I due dialoghi, come accennato, prendono il via con la presa di parola di Dio che chiama e interpella e con la reazione di paura e turbamento di chi è chiamato e interpellato. Poi le due scene hanno esiti opposti riassunti da due espressioni in esse contenute: «mi sono nascosto» nel libro della Genesi ed «eccomi!» nel vangelo di Luca.
Nella prima conversazione, infatti, l’uomo e la donna cercano con goffaggine di nascondersi e di nascondere la verità (il peccato e le sue conseguenze) dietro le scuse, le accuse e il rimpallo delle responsabilità. Dietro intravediamo il dubbio insinuato dall’intelligente tentatore su Dio (“il Creatore, in realtà, non vi ama e vuole fregarvi”), la paura dell’altro conseguente alla scoperta della propria e dell’altrui vulnerabilità, lo smarrimento («Dove sei?») che diventerà presto, nell’episodio di Caino e Abele e nei successivi, l’omicida negazione della fraternità («Sono forse io il custode di mio fratello?»).
I brevi e franchi interventi di Maria e soprattutto il suo attento ascolto definiscono, al contrario, una ricerca e un’apertura alla verità. Non tenta di nascondersi e non ha nulla da nascondere. Non ha paura di domandare e, successivamente, di domandarsi il senso di ciò che sta accadendo («Maria, da parte sua, serbava tutte queste cose meditandole nel suo cuore»).
Potremmo dire che la logica del peccato è l’opacità, cioè l’atteggiamento di una persona che, dietro il sospetto e la sfiducia nei confronti dell’amore di Dio, si chiude e si nasconde. La logica del piano di redenzione scritto nella vicenda di Gesù (di cui l’Immacolata concezione di Maria fa parte) è la trasparenza e l’apertura.

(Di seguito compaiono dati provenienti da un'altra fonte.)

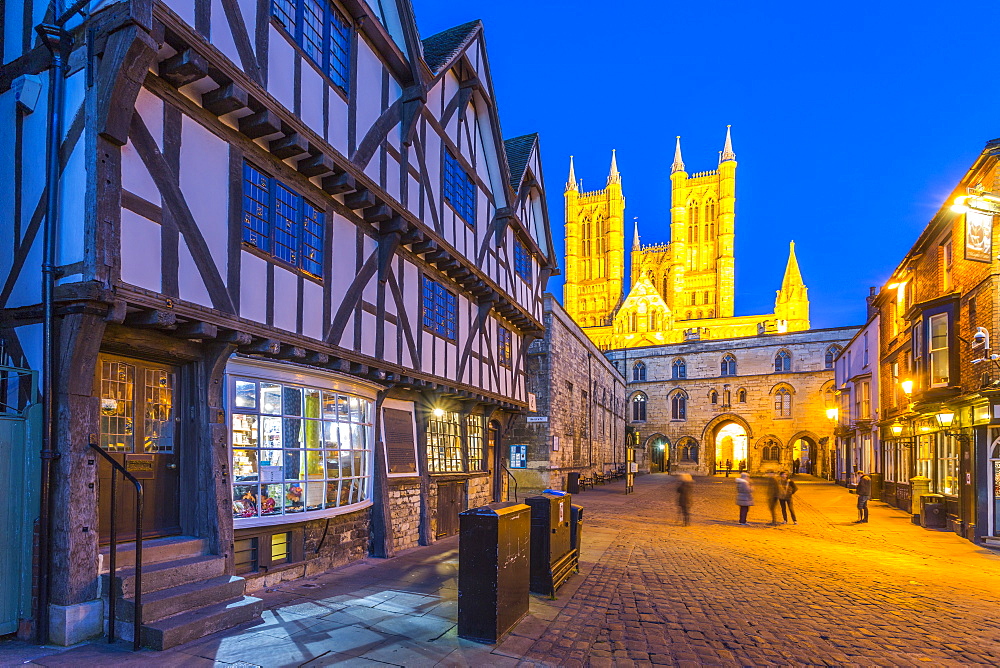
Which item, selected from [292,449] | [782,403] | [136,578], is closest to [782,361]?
[782,403]

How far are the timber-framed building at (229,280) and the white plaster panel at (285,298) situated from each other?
3 centimetres

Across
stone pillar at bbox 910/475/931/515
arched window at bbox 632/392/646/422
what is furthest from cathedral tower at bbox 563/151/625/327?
stone pillar at bbox 910/475/931/515

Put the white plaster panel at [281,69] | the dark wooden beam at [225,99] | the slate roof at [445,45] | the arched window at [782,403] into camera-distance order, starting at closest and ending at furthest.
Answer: the dark wooden beam at [225,99] → the white plaster panel at [281,69] → the slate roof at [445,45] → the arched window at [782,403]

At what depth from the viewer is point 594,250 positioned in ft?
331

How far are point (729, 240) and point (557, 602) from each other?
89.2 meters

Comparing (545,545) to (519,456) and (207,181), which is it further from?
(519,456)

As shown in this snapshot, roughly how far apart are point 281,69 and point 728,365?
50.7 meters

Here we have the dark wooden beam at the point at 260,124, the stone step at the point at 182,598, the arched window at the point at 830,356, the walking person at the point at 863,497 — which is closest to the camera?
the stone step at the point at 182,598

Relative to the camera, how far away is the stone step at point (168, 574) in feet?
19.3

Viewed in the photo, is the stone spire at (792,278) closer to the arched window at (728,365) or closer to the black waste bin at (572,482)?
the arched window at (728,365)

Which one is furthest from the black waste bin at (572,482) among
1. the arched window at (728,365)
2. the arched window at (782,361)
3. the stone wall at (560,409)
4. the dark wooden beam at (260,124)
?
the arched window at (782,361)

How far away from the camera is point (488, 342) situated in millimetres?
15883

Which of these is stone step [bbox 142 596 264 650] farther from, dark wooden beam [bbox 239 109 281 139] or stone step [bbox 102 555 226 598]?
dark wooden beam [bbox 239 109 281 139]

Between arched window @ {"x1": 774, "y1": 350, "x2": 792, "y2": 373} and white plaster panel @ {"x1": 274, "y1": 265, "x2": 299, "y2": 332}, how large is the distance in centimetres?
4970
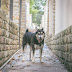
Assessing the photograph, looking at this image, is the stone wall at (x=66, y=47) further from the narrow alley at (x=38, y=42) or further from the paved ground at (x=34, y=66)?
the paved ground at (x=34, y=66)

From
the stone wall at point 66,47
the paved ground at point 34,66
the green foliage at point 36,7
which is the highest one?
the green foliage at point 36,7

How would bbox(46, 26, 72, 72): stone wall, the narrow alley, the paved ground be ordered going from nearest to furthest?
bbox(46, 26, 72, 72): stone wall < the paved ground < the narrow alley

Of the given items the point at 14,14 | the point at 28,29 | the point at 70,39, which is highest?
the point at 14,14

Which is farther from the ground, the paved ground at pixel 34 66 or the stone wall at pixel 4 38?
the stone wall at pixel 4 38

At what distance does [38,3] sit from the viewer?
4709 centimetres

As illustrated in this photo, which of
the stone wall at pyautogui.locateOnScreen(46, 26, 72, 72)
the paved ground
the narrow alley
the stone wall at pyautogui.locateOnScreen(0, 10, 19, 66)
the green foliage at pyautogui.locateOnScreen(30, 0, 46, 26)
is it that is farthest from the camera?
the green foliage at pyautogui.locateOnScreen(30, 0, 46, 26)

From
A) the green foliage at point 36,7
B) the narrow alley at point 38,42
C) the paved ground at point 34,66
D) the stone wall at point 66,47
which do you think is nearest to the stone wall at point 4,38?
the narrow alley at point 38,42

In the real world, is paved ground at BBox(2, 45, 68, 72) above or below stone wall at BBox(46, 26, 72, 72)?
below

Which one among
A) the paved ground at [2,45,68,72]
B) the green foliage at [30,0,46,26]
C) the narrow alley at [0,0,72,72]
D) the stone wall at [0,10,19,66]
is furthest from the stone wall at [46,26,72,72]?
the green foliage at [30,0,46,26]

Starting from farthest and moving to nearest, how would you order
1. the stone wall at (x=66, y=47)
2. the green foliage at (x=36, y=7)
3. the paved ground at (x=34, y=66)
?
the green foliage at (x=36, y=7)
the paved ground at (x=34, y=66)
the stone wall at (x=66, y=47)

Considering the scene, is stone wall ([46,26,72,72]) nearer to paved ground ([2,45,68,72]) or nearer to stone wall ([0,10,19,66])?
paved ground ([2,45,68,72])

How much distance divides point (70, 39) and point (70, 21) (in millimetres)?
1451

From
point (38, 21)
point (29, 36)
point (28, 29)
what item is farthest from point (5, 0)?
point (38, 21)

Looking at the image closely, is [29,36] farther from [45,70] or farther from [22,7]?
[22,7]
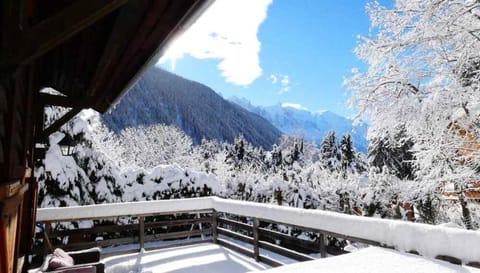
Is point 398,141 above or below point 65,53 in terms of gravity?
below

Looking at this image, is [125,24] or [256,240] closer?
[125,24]

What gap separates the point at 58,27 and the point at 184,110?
7746cm

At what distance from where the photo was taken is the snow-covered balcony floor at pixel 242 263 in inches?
94.2

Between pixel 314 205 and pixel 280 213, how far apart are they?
4685 millimetres

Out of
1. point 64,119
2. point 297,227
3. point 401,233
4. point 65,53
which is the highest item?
point 65,53

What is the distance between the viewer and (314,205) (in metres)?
8.91

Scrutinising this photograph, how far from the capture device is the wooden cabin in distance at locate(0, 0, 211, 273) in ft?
4.23

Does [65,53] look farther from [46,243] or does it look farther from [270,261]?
[270,261]

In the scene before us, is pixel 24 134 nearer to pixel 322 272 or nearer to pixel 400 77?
pixel 322 272

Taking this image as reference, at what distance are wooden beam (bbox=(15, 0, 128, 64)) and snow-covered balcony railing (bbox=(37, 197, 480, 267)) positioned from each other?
271 centimetres

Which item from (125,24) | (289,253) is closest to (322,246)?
(289,253)

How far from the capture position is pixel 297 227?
426 cm

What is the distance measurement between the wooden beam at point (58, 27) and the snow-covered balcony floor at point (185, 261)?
156 inches

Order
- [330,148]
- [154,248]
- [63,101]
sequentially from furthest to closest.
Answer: [330,148] < [154,248] < [63,101]
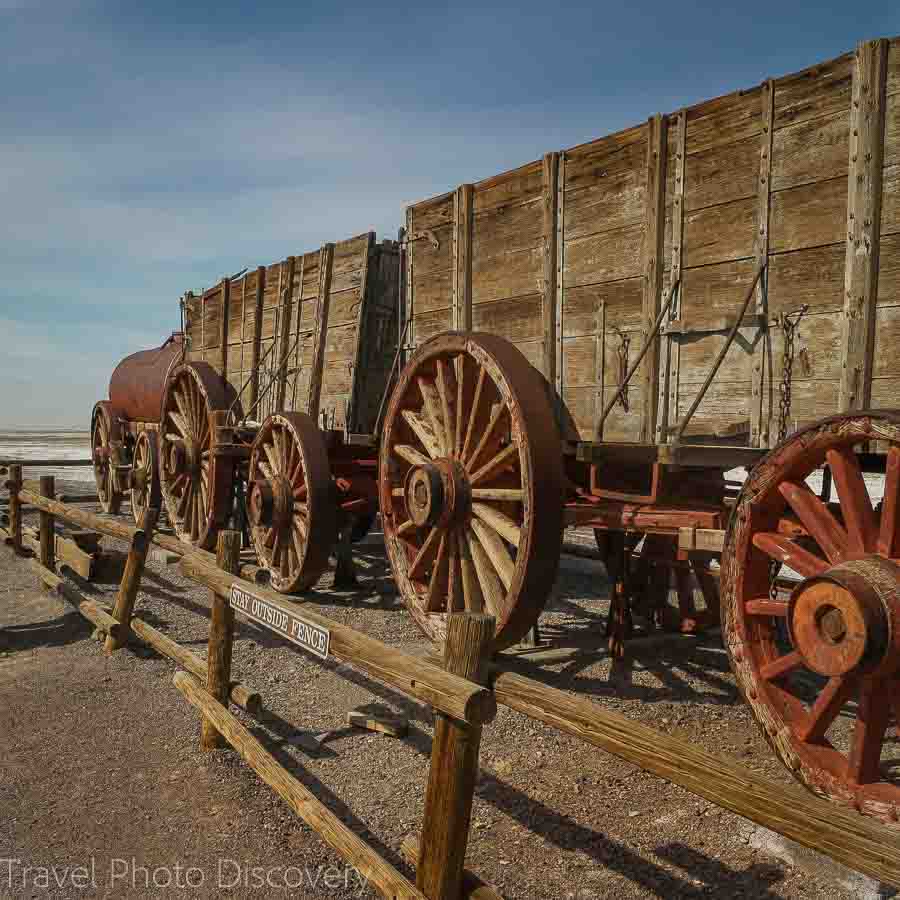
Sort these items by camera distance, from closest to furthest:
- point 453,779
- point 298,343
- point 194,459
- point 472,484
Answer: point 453,779
point 472,484
point 298,343
point 194,459

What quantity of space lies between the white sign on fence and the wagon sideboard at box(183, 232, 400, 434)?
11.1ft

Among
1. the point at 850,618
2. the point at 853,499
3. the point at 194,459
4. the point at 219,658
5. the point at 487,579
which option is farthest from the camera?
the point at 194,459

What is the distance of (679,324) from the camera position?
4.10m

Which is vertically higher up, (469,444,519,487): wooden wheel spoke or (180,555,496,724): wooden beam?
(469,444,519,487): wooden wheel spoke

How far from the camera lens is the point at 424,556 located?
5340 mm

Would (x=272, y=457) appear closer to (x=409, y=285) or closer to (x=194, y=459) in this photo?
(x=194, y=459)

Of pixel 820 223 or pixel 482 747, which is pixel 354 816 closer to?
pixel 482 747

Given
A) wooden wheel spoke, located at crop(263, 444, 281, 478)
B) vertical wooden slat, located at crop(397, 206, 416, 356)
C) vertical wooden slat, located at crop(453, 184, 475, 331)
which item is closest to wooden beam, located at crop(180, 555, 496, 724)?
vertical wooden slat, located at crop(453, 184, 475, 331)

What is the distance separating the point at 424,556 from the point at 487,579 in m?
0.68

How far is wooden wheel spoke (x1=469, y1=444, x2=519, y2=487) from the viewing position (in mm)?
4578

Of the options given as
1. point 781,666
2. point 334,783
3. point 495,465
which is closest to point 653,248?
point 495,465

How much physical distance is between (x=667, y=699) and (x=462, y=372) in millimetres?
2344

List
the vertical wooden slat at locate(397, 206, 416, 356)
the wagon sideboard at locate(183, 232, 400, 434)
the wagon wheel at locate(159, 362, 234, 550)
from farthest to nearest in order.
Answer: the wagon wheel at locate(159, 362, 234, 550), the wagon sideboard at locate(183, 232, 400, 434), the vertical wooden slat at locate(397, 206, 416, 356)

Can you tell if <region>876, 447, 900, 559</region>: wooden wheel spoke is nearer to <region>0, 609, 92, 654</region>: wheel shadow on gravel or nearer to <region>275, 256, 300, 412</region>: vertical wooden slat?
<region>0, 609, 92, 654</region>: wheel shadow on gravel
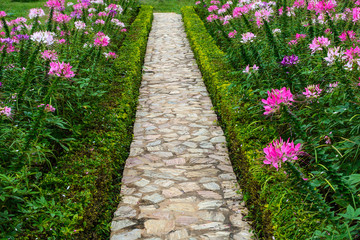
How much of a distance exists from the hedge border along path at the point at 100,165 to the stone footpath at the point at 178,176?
13 centimetres

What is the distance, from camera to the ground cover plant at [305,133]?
1.84 meters

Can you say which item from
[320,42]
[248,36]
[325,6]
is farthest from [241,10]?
[320,42]

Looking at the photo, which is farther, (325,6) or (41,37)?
(325,6)

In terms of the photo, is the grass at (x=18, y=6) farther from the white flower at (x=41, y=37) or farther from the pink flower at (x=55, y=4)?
the white flower at (x=41, y=37)

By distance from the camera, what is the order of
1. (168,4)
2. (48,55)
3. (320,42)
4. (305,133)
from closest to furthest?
(305,133), (320,42), (48,55), (168,4)

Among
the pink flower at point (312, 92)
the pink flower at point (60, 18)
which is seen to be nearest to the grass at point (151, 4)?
the pink flower at point (60, 18)

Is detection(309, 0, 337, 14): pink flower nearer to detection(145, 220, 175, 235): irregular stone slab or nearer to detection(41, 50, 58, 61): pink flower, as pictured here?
detection(145, 220, 175, 235): irregular stone slab

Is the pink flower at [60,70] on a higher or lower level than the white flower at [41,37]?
lower

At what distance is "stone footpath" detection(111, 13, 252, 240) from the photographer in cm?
273

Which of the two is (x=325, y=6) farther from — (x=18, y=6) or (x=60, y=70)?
(x=18, y=6)

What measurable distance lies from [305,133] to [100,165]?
6.04 ft

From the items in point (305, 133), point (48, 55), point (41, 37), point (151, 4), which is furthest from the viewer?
point (151, 4)

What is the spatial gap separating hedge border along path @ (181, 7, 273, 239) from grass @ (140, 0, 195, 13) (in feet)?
26.3

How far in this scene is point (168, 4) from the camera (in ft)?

Nel nostro cammino di Avvento la solennità di questa domenica getta una sfumatura nuova sull’esortazione di Gesù che nel vangelo della scorsa settimana raccomandava di non appesantire i cuori, di non corazzarli e incattivirli, di non anestetizzarli e chiuderli. Tutte le volte che, di fronte alle chiamate quotidiane di Dio scegliamo di non nasconderci ma di rispondere “Eccomi!” riscopriamo e recuperiamo quella trasparenza e quell’apertura al suo amore che Lui ci ha donato nel Battesimo, togliendoci l’opacità e la sfiducia del peccato delle origini.
Alla luce di questo modello di “serva del Signore” oggi ogni fedele dovrebbe identificare le zone oscure, il suo peccato, l’ostacolo che egli ha opposto al progetto ideale di Dio. Oggi l’Adamo che è in noi è invitato a ritornare allo splendore del paradiso di Eden, cioè alla grazia. Là egli incontrerà Dio in un dialogo “allo spirare della brezza serale”, là egli vivrà in armonia col mondo e col suo prossimo.